Aiden picked up his shotgun. With glassy eyes, his entire body shook, rattling the gun in his hand. Billy let out a small yelp and clambered around.
"Think about this, Aiden. Is this what you want?" I reasoned. "You can't; this isn't right." I caught his arm and tried to spin him around, but he shrugged me off.
"If you don't, you'll leave me no choice, son."
With one last backward glance in my direction, Aiden lifted his shotgun, and my eyes widened in horror.
He fired a warning shot into the air that reverberated around us. Birds scattered and took to the sky from neighboring trees.
A deep roar sounded behind us.
Everybody stopped.
A large black grizzly bear came and stood behind Billy.
"She's come for the cub. Let her take the cub, Dad. That's all she wants."
"She's a killer, son, and that baby of hers won't do much different once he grows."
Aiden shook his head. "Please, Dad."
"You're gonna have to shoot me first if you've got the balls; I ain't no rabbit. Without your glasses, you ain't gonna shoot shit." He raised the gun and pointed it at Billy's mom. "First the Momma and then—."
"I got contacts," Aiden interrupted, cocking his gun and aiming at his Dad.
Billy reared up on his back legs, and for a moment, I was nothing short of proud. Out of my peripheral vision, something darted behind Billy. My heart hammered into the floor. The first thing that registered was the pirate hat.
If I screamed, I didn't hear it.
I sprang forward toward Ben. The sound of two shots firing off simultaneously made me drop to the floor.

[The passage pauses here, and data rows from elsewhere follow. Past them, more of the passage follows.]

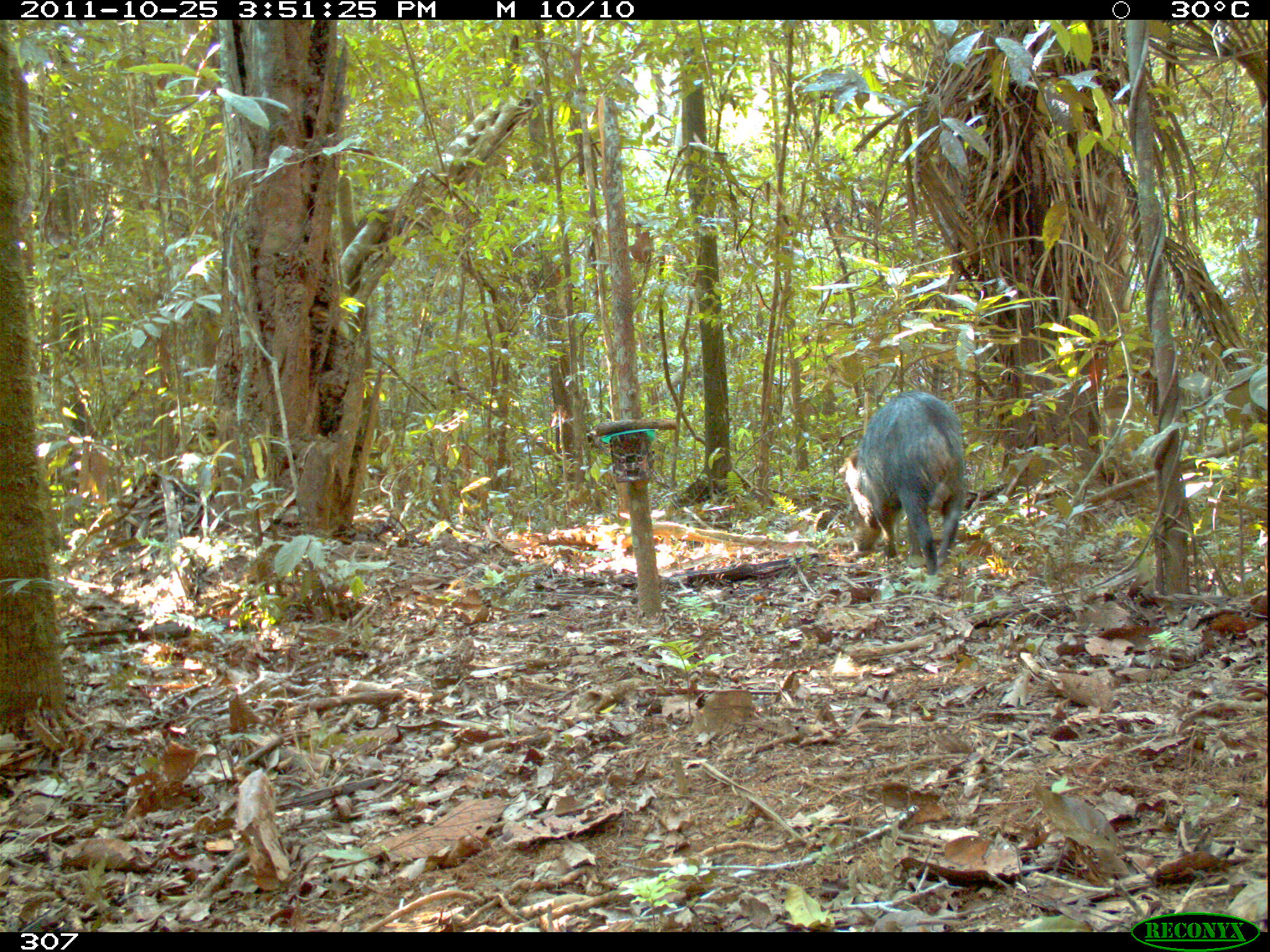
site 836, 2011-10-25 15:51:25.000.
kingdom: Animalia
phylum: Chordata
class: Mammalia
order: Artiodactyla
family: Tayassuidae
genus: Tayassu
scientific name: Tayassu pecari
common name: white-lipped peccary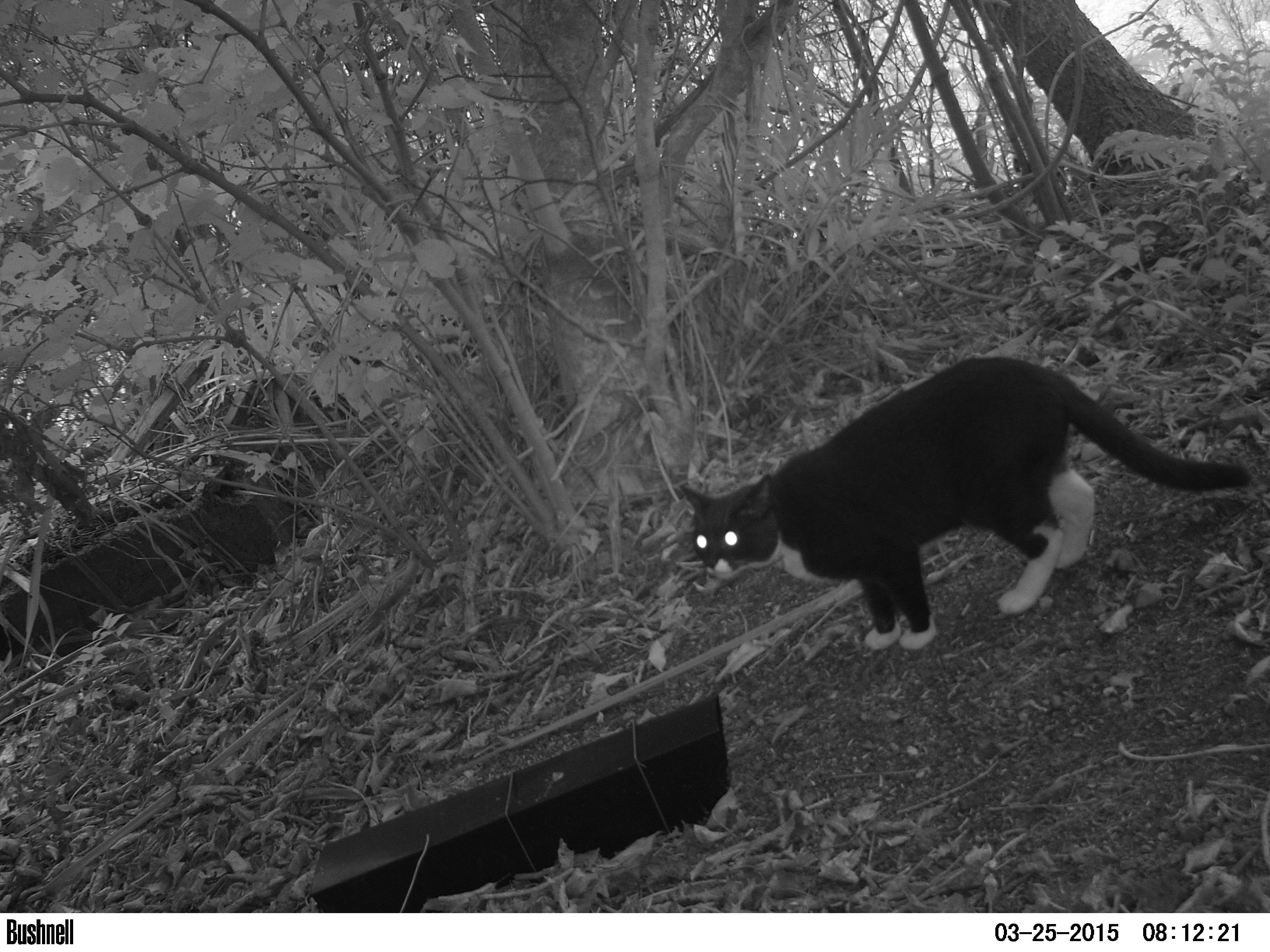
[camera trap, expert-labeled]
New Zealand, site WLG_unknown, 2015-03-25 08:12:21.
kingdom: Animalia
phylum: Chordata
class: Mammalia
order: Carnivora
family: Felidae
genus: Felis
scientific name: Felis catus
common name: domestic cat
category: cat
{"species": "cat (domestic cat) (Felis catus)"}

Whipping my head around, Billy and his Mom were gone. With the cub in her mouth, she ran at speed into the forest. Aiden's Dad lay on the floor. Blood oozed down his leg. Too afraid to look down at the crumpled mass underneath me, my head shook from side to side.
"Jesus Christ," Aiden's Dad shouted. "I-I didn't see him."
This couldn't be happening again.
After an eternity, Aiden's hand rested on my shoulder. "He's okay, Drew; you got him." Not believing it unless I saw it, I forced myself to look down.
Ben glared back at me, more than a little peeved, but I couldn't care less. He wasn't dead; I'd saved him, and at the same time, he kind of saved a little of me back.